WHAT THIS TASK INVOLVES: For the data below, give again exactly the lines from the one containing "Press the <DTC> button to view the current" through the one containing "9. HP Standard Keyboard", both ends included, and no others.

━━━ RECORDS SHOWN

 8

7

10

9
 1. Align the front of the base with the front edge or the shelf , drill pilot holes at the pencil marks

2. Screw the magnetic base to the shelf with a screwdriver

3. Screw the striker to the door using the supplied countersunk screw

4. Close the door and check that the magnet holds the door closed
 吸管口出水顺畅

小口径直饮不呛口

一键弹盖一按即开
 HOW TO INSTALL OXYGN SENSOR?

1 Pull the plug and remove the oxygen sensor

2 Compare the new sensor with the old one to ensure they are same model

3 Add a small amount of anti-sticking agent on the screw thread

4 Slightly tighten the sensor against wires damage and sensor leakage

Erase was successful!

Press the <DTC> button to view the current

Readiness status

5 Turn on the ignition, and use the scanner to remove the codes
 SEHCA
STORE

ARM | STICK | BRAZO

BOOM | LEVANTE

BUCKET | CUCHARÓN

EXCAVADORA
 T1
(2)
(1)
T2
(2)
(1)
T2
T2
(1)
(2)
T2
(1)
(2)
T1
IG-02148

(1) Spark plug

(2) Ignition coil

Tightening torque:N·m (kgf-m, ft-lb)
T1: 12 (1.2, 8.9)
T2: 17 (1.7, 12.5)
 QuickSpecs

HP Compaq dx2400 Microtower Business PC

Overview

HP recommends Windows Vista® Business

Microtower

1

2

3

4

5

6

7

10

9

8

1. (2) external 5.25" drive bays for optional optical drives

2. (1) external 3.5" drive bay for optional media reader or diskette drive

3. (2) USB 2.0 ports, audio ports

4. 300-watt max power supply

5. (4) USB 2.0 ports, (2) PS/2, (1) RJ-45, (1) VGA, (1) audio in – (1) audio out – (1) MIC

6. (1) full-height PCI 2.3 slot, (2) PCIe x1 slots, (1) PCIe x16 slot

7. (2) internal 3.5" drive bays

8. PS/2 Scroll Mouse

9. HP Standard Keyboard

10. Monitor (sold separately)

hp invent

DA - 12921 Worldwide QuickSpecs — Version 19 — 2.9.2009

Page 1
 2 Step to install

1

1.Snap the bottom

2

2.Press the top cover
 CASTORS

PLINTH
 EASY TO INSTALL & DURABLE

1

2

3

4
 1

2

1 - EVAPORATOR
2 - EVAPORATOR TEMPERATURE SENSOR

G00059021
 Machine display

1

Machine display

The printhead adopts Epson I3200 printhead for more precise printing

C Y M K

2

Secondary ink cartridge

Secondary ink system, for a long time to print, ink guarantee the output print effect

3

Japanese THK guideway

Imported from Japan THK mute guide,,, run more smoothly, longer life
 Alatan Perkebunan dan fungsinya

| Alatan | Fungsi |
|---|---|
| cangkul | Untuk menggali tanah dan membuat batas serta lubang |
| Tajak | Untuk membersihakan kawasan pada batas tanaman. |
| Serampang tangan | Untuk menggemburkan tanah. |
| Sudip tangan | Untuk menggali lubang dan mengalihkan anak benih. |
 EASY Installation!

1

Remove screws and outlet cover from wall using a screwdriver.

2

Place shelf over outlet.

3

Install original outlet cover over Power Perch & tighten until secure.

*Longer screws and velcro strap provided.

━━━━━━

ANSWER BOX:
Press the <DTC> button to view the current

Readiness status

5 Turn on the ignition, and use the scanner to remove the codes
 SEHCA
STORE

ARM | STICK | BRAZO

BOOM | LEVANTE

BUCKET | CUCHARÓN

EXCAVADORA
 T1
(2)
(1)
T2
(2)
(1)
T2
T2
(1)
(2)
T2
(1)
(2)
T1
IG-02148

(1) Spark plug

(2) Ignition coil

Tightening torque:N·m (kgf-m, ft-lb)
T1: 12 (1.2, 8.9)
T2: 17 (1.7, 12.5)
 QuickSpecs

HP Compaq dx2400 Microtower Business PC

Overview

HP recommends Windows Vista® Business

Microtower

1

2

3

4

5

6

7

10

9

8

1. (2) external 5.25" drive bays for optional optical drives

2. (1) external 3.5" drive bay for optional media reader or diskette drive

3. (2) USB 2.0 ports, audio ports

4. 300-watt max power supply

5. (4) USB 2.0 ports, (2) PS/2, (1) RJ-45, (1) VGA, (1) audio in – (1) audio out – (1) MIC

6. (1) full-height PCI 2.3 slot, (2) PCIe x1 slots, (1) PCIe x16 slot

7. (2) internal 3.5" drive bays

8. PS/2 Scroll Mouse

9. HP Standard Keyboard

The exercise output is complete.